Python API

The Python API enables maximum flexibility when using mokapot. It also aids in making analyses reproducible by easily integrating into Jupyter notebooks and Python scripts.

Read PSMs using the read_pin() or read_pepxml() functions for files in the Percolator tab-delimited format or PepXML format, respectively.
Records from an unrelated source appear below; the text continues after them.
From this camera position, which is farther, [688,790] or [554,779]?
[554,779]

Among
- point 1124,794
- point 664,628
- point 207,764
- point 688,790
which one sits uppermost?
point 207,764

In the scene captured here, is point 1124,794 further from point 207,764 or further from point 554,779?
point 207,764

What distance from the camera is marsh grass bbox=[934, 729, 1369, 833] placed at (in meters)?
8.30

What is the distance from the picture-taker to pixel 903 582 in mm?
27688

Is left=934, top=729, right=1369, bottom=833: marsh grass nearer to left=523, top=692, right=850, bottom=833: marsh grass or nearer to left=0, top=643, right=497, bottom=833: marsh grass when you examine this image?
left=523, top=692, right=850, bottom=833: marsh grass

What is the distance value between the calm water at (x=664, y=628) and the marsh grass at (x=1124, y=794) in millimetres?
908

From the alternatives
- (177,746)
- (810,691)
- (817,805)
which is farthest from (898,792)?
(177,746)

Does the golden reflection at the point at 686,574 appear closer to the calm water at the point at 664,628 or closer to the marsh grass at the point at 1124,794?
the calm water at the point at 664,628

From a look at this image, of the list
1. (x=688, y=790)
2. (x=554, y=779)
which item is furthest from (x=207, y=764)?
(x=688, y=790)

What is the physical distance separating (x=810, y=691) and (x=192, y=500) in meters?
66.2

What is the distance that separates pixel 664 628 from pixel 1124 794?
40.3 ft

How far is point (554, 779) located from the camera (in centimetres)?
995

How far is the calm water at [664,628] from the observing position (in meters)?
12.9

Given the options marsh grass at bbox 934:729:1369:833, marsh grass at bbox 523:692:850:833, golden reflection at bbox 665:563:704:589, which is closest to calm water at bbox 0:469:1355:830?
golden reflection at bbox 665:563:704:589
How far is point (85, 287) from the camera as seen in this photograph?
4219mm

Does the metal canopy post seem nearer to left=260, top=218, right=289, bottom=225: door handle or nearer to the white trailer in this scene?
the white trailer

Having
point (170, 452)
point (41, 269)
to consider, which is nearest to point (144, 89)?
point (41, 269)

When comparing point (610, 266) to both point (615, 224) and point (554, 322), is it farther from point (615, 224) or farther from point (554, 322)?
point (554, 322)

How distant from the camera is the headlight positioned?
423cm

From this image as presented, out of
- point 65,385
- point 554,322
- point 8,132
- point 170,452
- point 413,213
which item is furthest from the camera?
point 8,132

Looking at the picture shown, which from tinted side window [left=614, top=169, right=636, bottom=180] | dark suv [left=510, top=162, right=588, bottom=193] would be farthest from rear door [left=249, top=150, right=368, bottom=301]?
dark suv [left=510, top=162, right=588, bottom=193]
Once a collection of PSMs has been read, the brew() function will apply the mokapot algorithm to learn models from the PSMs and assign confidence estimates based on their new scores. Alternatively, the assign_confidence() method will assign confidence estimates to PSMs based on the best feature, which is often the primary score from the database search engine.

Alternatively, PSMs that are already represented in a pandas.DataFrame can be directly used to create a LinearPsmDataset.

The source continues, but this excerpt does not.